Stated problem -> Copy the passage of the silken tofu mayo text word for word, starting at "Silken Tofu Is The" and ending at "pretty much everything.".
═══ Text
Silken Tofu Is The Key To Vegan Mayo That Tastes Like The Real Deal
Mayonnaise is one of those ingredients you don't think about too much unless you have to live without it. The classic condiment serves as the base of tuna and egg salad, adds a crisp outer crunch to grilled cheese sandwiches, and imbues salad dressings with extra richness and balance. Traditional mayonnaise is made primarily from an emulsion of egg yolk and oil, resulting in a luscious and smooth texture, which is why it's so easy to add to pretty much everything.
If you're on the hunt for a vegan alternative, silken tofu can help you recreate the consistency of mayonnaise without the use of any eggs or oil. Silken tofu is inherently creamy and can easily blend with different seasonings and ingredients to achieve that classic mayonnaise taste. And you don't need a chemistry set or industrial blender to do it.
Seriously, you don't even need a recipe. Just slide some silken tofu into your food processor with some lemon juice, salt, garlic powder, and Dijon mustard, and give the thing a whirl. Of course, you can also add your own special ingredients, like paprika, roasted garlic, or honey. The final product is fluffy, spreadable, and a powerful addition to any sandwich, dressing, pasta salad, or dip.
Why does silken tofu make the best plant-based mayonnaise?
If you've ever browsed the tofu section of your local supermarket, you've probably noticed the many different varieties available. There's soft, firm, extra firm, baked, smoked, seasoned...the list goes on. So what's the difference between all these varieties and why does silken tofu stand apart as the best type for creamy condiments?
══════
═══ Given information
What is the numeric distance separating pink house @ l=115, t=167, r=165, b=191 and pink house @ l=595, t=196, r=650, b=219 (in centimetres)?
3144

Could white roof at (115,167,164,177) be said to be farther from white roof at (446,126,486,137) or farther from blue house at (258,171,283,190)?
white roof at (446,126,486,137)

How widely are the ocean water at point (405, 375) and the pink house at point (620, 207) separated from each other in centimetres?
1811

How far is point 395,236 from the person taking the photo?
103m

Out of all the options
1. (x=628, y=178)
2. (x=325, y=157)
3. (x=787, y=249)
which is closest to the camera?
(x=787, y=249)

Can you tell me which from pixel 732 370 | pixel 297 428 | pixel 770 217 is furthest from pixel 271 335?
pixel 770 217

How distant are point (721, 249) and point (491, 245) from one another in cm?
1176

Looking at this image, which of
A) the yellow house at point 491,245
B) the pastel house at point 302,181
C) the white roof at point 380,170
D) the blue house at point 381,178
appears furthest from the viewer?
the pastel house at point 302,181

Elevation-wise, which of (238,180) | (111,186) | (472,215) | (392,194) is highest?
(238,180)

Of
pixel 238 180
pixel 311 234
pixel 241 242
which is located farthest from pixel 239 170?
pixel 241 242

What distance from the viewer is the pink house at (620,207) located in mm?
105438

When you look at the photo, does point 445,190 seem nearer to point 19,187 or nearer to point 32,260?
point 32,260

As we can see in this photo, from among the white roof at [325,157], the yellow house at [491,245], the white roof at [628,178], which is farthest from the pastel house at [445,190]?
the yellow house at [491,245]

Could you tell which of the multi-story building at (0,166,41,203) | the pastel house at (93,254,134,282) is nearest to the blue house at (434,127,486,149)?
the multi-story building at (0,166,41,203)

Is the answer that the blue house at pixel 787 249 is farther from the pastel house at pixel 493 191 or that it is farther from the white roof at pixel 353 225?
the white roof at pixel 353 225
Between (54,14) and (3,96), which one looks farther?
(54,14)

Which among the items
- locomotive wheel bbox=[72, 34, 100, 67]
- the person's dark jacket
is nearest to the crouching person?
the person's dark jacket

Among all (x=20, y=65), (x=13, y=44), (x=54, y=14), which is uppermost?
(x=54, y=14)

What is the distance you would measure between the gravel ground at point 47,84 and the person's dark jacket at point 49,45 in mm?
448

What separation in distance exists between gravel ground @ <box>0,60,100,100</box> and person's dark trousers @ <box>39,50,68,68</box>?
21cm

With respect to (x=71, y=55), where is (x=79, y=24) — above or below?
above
══════
Result of the task ->
Silken Tofu Is The Key To Vegan Mayo That Tastes Like The Real Deal
Mayonnaise is one of those ingredients you don't think about too much unless you have to live without it. The classic condiment serves as the base of tuna and egg salad, adds a crisp outer crunch to grilled cheese sandwiches, and imbues salad dressings with extra richness and balance. Traditional mayonnaise is made primarily from an emulsion of egg yolk and oil, resulting in a luscious and smooth texture, which is why it's so easy to add to pretty much everything.